ISLAMABAD: With only nine months left in closing of the project, Pakistan has not yet taken a final decision on the cancellation of a $400 million loan, which the Asian Development Bank (ADB) has extended for installation of smart electricity meters, due to divergent views of the concerned ministries.
The Power Division – the executing agency for the advanced metering infrastructure (AMI) scheme, wanted cancellation of the loan. But the Economic Affairs Division (EAD) – the window to deal with the foreign lenders, has sought a review of the decision, said officials in the EAD. The EAD has now sought interventions of the new government to resolve the issue.
The EAD has revived the matter days before a visit of ADB Vice President Wencai Zhang to Pakistan. Zhang would visit Pakistan early next month and revival of the $400 million project is part of his agenda, said the officials.
The EAD wanted to hold a meeting with all stakeholders before the vice president’s visit. It hopes that with the change of administration the Power Division could also review its earlier stance, the officials informed.
The $400 million loan is part of the overall $5 billion package for replacing manual electricity meters with advanced ones in only those power distribution companies where it is economically and financially viable.
The ADB had approved the loan in November 2015 and as of end March this year there was no physical and financial progress on the project, according to the ADB’s documents. Pakistan has been paying commitment charges on the undisbursed amount.
The original closing date of the project is June next year. The $400 million loan is part of the multi finance facility for the power distribution sector. The EAD has expressed concerns that the decision to cancel the loan may also affect future lending to Pakistan’s dilapidated power distribution sector.
The stated objectives of the loan are reducing distribution losses and improving revenue collection, enhancing load control and load management, providing automated consumption data collection of all customers, and modernising the electricity metering and billing system.
ADB’s latest assessment report on the project showed that the Power Division has put on hold the tendering process initiated for installation of meters in Islamabad Electricity Supply Company (Iesco) and Lahore Electricity Supply Company (Lesco). The Iesco had initiated its invitation for bids in July 2017, with bid submission deadline of January 11, 2018 but the tender was cancelled by the Power Division on January 9, this year, it added.

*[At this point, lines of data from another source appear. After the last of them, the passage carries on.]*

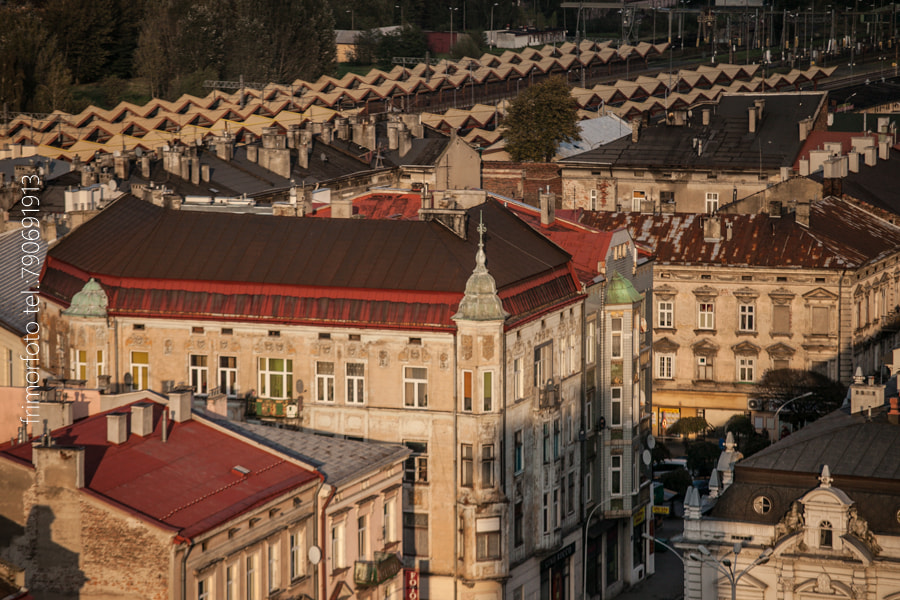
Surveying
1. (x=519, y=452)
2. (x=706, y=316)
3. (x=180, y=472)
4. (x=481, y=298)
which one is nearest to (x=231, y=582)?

The report stated that the recruitment process has also been put on hold by Power Division for both Iesco and Lesco’s Project Implementation Consultant’s (PIC) contracts.
The ADB is pushing the project on the premise that the pre-paid electricity meters will control the flow of electricity and ensure 100% collection of bills.
The main goal of the project was installation of two million smart meters and communication equipment in these two power distribution companies by 2019. About 800,000 meters were to be installed in the jurisdiction of Iesco and 1.2 million in Lesco.
But these meters are planned to be installed in jurisdictions where the theft is already negligible.
Pakistan was not ready to contract the loan due to its differences over the use of imported technology and the plan to privatise all power distribution companies under the $6.2-billion International Monetary Fund (IMF) programme.
Later on, the boards of both the power distribution companies also showed their concerns over high cost of the project and imported technology. Although Pakistan has signed the loan at relatively compatible rates, the federal government re-lends its loans to the public sector enterprises at around 12% interest rates.
The Planning Commission was also against signing of the $400 million loan. The country eventually signed the deal about three years ago after the Manila-based lender informally linked its programme lending with the smart meter project, the sources said.
Published in The Express Tribune, September 21st, 2018.